Zum Nachkochen: Kürbisbrot – die Kerne sind der Star

Braunschweig.  In unserer Kolumne Kluskes Besserbissen geht es heute um Kürbiskerne – und was man Köstliches damit anfangen kann.

Sieht aus wie ein Kürbis, enthält aber nur dessen geröstete Kerne: ein herzhaftes Kürbiskernbrot.

Sieht aus wie ein Kürbis, enthält aber nur dessen geröstete Kerne: ein herzhaftes Kürbiskernbrot.

Foto: Torsten Kluske / Besserbissen.de

Das Verarbeiten von Kürbissen kann gegen Ende der Saison schon etwas anstrengend werden. Vor allem, wenn man es wieder verpasst hat, die Panzerbeeren klein und zart zu ernten. Denn ganz anders als in Österreich ist hierzulande in erster Linie das Kürbisfruchtfleisch Objekt der Begierde.
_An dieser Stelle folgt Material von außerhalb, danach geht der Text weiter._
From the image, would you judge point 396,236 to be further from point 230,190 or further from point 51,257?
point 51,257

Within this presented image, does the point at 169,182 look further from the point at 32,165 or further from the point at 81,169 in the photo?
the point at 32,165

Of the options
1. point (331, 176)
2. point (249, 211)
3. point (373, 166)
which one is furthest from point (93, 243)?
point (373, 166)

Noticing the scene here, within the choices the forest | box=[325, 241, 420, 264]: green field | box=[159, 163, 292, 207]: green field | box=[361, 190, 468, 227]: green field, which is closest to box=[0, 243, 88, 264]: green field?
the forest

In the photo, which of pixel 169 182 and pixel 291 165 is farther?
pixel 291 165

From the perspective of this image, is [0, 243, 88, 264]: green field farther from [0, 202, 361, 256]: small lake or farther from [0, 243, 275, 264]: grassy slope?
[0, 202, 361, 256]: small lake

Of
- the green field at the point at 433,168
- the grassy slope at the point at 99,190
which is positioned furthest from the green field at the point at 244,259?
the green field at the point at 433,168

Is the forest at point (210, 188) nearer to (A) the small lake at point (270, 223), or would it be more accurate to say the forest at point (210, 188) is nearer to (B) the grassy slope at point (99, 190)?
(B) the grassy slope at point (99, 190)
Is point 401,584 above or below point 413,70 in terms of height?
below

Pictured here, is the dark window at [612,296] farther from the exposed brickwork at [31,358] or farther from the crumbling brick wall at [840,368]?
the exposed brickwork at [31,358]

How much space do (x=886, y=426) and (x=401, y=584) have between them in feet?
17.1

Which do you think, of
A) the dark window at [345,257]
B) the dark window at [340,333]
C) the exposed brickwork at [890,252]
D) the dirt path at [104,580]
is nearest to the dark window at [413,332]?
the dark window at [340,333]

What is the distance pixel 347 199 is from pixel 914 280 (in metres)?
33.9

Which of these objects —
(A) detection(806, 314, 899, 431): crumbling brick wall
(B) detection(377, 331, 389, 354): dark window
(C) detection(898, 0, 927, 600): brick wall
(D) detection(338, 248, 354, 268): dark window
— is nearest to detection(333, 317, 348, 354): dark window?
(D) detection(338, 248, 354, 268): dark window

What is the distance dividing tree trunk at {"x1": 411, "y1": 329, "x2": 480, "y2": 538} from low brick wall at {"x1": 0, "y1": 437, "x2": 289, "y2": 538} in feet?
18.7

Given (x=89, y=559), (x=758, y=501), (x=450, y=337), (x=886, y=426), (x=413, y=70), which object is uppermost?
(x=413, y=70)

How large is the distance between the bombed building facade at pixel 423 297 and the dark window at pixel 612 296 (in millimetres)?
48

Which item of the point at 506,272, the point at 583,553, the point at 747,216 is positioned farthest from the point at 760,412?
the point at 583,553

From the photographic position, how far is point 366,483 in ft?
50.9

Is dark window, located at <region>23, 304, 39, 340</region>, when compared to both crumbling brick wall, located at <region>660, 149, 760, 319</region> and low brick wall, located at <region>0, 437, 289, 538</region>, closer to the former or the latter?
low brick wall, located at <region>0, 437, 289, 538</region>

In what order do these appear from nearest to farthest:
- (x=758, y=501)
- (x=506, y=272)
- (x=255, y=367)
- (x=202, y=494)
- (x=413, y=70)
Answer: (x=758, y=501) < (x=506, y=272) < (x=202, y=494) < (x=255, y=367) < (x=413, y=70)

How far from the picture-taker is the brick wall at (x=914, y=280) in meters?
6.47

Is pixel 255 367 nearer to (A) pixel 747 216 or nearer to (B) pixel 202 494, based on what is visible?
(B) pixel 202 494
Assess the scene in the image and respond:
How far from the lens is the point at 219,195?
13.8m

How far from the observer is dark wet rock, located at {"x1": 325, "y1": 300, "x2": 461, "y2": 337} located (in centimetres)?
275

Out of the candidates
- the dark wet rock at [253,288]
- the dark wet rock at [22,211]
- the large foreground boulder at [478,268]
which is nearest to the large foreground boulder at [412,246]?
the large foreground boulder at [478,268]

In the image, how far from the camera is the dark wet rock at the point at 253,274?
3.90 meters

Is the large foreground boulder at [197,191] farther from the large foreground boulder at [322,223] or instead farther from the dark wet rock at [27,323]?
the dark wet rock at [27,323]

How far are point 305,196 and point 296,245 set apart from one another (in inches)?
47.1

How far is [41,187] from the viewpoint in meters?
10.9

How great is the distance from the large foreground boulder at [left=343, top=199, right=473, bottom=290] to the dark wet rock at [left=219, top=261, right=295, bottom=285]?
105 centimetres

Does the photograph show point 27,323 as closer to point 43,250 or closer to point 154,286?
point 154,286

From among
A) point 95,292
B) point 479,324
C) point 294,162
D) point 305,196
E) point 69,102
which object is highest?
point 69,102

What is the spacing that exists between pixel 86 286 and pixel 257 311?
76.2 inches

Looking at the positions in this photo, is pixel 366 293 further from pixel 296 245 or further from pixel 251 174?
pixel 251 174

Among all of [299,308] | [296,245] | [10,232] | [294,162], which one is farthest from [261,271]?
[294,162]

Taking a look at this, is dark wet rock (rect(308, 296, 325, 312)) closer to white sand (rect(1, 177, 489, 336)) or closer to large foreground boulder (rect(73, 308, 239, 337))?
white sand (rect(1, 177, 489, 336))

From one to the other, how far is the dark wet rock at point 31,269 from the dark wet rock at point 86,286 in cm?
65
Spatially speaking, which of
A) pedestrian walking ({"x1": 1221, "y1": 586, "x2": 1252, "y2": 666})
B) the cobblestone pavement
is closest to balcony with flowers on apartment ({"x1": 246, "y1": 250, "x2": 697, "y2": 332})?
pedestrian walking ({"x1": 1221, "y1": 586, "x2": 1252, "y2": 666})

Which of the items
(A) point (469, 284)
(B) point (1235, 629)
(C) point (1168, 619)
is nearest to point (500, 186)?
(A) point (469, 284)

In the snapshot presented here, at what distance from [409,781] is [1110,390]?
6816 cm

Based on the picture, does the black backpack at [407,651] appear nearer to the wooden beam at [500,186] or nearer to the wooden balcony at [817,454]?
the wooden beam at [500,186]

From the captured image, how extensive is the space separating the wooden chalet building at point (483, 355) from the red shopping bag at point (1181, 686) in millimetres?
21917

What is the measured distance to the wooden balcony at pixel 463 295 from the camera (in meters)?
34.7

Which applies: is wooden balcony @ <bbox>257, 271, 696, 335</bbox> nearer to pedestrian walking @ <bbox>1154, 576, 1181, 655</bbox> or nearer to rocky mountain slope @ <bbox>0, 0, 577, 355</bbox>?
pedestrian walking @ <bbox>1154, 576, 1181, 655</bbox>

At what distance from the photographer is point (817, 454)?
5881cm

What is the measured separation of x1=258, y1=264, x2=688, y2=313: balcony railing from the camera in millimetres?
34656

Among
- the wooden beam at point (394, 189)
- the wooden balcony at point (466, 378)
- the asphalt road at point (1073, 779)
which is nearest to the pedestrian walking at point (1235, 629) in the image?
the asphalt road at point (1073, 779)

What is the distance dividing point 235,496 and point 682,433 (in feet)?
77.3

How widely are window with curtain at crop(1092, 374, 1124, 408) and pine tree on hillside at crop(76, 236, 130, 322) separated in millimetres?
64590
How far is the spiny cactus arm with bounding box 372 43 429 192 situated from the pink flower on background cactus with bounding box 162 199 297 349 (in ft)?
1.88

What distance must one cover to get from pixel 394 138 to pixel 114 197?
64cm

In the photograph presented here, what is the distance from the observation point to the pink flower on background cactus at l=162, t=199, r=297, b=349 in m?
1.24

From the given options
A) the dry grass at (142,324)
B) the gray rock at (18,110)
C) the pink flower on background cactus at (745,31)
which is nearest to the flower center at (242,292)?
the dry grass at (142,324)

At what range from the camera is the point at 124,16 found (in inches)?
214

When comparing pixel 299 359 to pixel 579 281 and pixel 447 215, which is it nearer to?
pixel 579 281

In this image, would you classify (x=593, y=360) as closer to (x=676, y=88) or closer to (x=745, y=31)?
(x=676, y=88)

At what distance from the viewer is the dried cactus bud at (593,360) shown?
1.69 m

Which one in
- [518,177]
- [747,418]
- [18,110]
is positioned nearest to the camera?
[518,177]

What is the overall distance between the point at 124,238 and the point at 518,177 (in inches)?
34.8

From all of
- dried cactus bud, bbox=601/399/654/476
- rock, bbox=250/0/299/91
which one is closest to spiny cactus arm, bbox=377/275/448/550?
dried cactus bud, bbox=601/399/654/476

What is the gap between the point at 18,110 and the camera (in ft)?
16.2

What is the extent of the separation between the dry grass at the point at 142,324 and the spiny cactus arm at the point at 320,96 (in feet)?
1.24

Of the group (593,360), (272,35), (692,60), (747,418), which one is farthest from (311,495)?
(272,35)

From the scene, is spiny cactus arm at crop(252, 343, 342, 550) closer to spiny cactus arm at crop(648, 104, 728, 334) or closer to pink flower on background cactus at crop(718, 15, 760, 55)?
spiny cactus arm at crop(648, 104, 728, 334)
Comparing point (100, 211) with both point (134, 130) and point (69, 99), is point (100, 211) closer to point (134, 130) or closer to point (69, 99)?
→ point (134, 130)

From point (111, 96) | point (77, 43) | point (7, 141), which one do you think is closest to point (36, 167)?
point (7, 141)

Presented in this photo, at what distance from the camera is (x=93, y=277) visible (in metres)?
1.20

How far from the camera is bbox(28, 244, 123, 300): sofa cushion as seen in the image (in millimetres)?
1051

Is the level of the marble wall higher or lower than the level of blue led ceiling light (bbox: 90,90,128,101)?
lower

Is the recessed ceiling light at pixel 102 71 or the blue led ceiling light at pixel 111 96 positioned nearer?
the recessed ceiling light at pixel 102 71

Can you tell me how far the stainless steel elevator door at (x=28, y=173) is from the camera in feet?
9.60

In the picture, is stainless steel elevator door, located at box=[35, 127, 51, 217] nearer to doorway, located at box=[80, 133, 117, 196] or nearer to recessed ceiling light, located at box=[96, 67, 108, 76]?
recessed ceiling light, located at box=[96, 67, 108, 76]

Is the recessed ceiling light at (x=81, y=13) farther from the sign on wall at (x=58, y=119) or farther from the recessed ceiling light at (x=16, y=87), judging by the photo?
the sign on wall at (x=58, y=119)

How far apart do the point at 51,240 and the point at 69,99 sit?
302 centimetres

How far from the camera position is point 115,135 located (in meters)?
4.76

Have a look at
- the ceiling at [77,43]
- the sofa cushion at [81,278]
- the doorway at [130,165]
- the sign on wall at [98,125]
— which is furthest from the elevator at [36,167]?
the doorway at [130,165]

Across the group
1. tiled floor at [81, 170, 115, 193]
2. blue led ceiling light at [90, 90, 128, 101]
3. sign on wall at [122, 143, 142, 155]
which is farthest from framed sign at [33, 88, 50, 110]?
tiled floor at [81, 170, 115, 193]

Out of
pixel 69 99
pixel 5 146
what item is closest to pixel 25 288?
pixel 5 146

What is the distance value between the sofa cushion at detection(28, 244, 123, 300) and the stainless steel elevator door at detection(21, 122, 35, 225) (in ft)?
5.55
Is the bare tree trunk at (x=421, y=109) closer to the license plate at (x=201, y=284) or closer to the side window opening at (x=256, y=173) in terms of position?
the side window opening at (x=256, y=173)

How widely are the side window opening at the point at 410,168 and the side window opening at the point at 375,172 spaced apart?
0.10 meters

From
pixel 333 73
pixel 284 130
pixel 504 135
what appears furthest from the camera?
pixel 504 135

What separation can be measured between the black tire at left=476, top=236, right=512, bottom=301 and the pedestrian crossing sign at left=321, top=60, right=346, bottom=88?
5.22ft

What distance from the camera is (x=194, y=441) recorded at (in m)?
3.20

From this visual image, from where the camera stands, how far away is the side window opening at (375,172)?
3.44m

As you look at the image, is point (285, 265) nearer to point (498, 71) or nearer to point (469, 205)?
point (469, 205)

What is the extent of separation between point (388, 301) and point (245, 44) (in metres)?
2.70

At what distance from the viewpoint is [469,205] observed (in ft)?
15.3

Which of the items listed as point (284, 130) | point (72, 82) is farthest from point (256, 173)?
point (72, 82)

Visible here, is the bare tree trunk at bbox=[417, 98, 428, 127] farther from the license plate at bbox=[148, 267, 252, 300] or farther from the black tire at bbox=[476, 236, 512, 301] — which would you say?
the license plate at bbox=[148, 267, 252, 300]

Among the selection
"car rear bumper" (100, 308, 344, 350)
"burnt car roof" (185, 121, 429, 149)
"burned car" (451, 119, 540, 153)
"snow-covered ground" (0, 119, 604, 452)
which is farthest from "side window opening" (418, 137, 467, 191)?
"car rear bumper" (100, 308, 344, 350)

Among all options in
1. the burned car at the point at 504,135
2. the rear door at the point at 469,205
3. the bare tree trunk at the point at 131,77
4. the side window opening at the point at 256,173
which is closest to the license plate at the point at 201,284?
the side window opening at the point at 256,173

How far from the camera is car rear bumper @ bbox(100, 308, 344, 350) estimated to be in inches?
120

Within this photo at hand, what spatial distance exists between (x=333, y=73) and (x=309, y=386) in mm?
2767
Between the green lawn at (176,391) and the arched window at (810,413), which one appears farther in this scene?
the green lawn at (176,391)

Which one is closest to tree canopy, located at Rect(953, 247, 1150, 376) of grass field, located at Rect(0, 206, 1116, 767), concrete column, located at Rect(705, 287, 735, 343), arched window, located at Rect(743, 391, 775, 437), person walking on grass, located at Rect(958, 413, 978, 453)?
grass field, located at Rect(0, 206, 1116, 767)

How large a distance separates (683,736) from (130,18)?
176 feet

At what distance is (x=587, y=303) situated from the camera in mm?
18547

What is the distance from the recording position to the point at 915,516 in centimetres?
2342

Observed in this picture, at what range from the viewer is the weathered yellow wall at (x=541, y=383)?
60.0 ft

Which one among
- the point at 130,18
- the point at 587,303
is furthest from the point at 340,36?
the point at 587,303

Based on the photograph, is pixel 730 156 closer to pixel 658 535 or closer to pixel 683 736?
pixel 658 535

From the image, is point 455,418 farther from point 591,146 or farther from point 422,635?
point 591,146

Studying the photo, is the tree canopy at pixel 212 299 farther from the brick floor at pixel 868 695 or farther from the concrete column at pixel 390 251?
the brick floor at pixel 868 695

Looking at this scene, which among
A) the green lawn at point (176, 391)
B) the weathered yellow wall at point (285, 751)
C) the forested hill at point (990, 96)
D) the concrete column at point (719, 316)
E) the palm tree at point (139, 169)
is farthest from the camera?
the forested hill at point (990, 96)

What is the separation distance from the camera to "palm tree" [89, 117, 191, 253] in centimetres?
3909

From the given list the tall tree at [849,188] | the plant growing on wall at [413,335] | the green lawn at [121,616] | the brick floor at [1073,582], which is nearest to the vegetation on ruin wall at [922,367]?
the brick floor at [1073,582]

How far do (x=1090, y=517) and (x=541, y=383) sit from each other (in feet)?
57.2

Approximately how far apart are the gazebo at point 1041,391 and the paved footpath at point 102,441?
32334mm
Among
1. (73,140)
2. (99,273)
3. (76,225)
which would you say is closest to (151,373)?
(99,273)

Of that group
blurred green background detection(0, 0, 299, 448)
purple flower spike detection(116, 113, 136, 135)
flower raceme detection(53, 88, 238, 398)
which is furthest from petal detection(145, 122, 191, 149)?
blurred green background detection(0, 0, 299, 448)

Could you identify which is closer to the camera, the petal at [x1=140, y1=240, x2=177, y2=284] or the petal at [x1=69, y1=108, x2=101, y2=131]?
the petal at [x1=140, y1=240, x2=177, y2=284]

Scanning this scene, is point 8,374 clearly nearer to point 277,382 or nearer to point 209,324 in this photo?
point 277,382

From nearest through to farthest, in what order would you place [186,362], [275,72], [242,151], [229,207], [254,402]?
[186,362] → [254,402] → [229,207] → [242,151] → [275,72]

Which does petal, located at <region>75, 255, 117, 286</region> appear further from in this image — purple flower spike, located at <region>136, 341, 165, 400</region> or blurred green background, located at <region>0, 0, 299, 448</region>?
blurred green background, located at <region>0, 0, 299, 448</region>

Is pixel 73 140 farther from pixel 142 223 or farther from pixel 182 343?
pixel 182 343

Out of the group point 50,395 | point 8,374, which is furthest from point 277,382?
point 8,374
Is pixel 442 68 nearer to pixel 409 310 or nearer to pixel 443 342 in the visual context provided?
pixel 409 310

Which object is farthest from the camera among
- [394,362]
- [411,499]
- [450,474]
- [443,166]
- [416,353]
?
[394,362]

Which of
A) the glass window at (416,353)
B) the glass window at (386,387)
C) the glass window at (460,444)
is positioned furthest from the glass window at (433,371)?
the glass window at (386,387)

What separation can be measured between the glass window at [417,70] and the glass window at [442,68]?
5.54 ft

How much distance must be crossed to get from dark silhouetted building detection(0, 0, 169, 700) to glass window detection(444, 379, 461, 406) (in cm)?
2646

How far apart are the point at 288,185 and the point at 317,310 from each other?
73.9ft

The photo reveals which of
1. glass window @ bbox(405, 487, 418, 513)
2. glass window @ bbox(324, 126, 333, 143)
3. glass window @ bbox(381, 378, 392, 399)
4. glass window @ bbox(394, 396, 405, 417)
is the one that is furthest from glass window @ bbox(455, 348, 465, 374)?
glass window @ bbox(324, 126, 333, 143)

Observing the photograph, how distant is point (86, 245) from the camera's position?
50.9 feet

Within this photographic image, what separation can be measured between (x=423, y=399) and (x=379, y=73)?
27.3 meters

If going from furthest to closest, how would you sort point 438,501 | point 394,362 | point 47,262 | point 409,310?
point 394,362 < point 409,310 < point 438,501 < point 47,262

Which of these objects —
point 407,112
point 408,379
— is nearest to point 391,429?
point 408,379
In der Steiermark geht es dagegen um die Kerne, genauer gesagt um das Öl, das daraus gewonnen wird. Der Zeitpunkt der Ernte von Ölkürbissen, einer Sorte, die auf einen hohen Kernertrag hin gezüchtet wurde, wird ganz bewusst hinausgeschoben. Bei einem Gewicht von bis zu 10 Kilogramm sind etwa 1000 weichschalige Samen im Inneren zu finden. Auch als Backzutat eignen sich die Kürbiskerne hervorragend. Leicht geröstet enthalten sie höchst komplexe Aromen.

Joghurt macht das Brot feinporig

Sie benötigen für ein Brot, das aussieht wie ein Kürbis, aber nur dessen Kerne enthält, folgende Zutaten:

50 g Joghurt (3,5 %) – 300 ml Wasser – 10 g Salz – 30 g geröstete Kürbiskerne – 2 TL Kurkuma – 1/2 Block Hefe – 500 g Weizenmehl Typ 550.

In einer Rührschüssel die Hefe in lauwarmem Wasser auflösen und Kurkuma, geröstete Kürbiskerne sowie Joghurt zufügen. Der Joghurt sorgt dafür, dass die innere Krume des Brots feinporig wird und die Kruste beim Backen nicht aufreißt. Mehl und Salz zugeben und alles zu einem glatten Teig verkneten. Mit einem Tuch abgedeckt an einem warmen Ort gehen lassen, bis sich das Volumen verdoppelt hat.

Die Masse mit einer Teigkarte auf eine leicht bemehlte Arbeitsplatte manövrieren. Nacheinander vier Randstellen greifen und zur Mitte hin einklappen. So, als würden Sie die Ecken eines Blatts Papier knicken. Wiederholen Sie den Vorgang an versetzten Stellen noch einmal. Der Umriss müsste jetzt eine tendenziell kreisförmige Form haben.

Kürbisfleisch und Kokosmilch für den Dipp

Den Teig umdrehen und beim folgenden „Schleifen“ die Masse in ihre endgültige, runde Brotform bringen. Hierfür wird der Teig mit beiden Händen gedreht und dabei seine Oberfläche mit einer leichten Handbewegung nach unten auf Spannung gezogen. Nun sollte ein schönes, rundes Gebilde vor Ihnen liegen. Es muss noch einmal 30 Minuten gehen.

Für die kürbisartigen Einbuchtungen habe ich um den Teig herum aus Küchengarn vier Bänder geknotet. Diese dürfen nur leicht anliegen und markieren bei der Teigexpansion die typischen Kürbissegmente. Das Brot mit etwas Wasser bepinseln und im vorgeheizten Ofen bei 200 °C Umluft 30 Minuten backen.

Falls ich Sie etwas ratlos mit der Frage zurückgelassen habe, was Sie aus Ihren übrigen Kürbissen zubereiten sollen: Kochen Sie ein letztes Mal eine Suppe. Mit etwas Garam Masala und Kokosmilch wird das oft leicht mehlige und geschmacklich neutrale Gericht richtig schön cremig und erhält ein würziges Aroma. Geben sie reichlich Steirisches Kürbiskernöl dazu, und schon haben sie eine wunderbare Tunke für das Kürbis(kern)brot.